Within this picture, there is also a domestic signal that the direction can already be discerned. In Debar, a pilot project for telemedicine in dermatovenereology was launched, connecting Skopje, Debar, and Delchevo. The choice of these regions was not accidental; they are peripheral areas where the lack of specialists and distance from larger centers directly affect access to healthcare. This pilot project is not a “hospital without walls” in the full sense of the term, but it is part of the same reform logic: bringing knowledge closer to the patient, instead of always placing the burden of the system on the patient.

This is precisely where it is worth addressing the criticism that may arise: is it justified to open such a topic at a time when there are waiting lists, staff shortages, inequalities in access, and organizational weaknesses? These very problems make the topic relevant. In a system where traveling to a specialist often means cost, fatigue, and lost time, where a hospital bed is a limited resource and some patients stay longer than necessary, any model that safely brings care closer to the home represents a more rational organization of existing capacities. In other words, this is not a discussion about some luxurious future, but about using the present more wisely.

For North Macedonia, the most reasonable path would be a carefully designed pilot project with clearly defined patient categories. For example: patients receiving intravenous antibiotic therapy, stabilized cardiology and pulmonology patients, certain post-acute conditions requiring supervision but not full hospitalization, as well as cases from rural areas where distance itself represents an additional risk. This would require mobile medical teams, clinical protocols for admission and discharge, remote monitoring, clearly regulated responsibilities, and a financing model that recognizes the service, not just the physical use of a bed. International experience suggests that gradual implementation is the safest path toward sustainable practice.

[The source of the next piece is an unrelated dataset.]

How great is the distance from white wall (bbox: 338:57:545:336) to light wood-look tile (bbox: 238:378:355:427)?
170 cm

At its core, this is about a deeper shift in healthcare culture. Modern medicine is built around institutions. But people live at home—with their families, their habits, their fears—often on the periphery. When the healthcare system matures enough to transfer part of its clinical power precisely there, it not only preserves its seriousness, but also deepens its humanism.

Therefore, the hospital without walls deserves to be introduced in our context as well—with caution and a sense of reality—as a careful step toward a more flexible and fair system that connects technology, clinical rigor, and the dignity of the patient.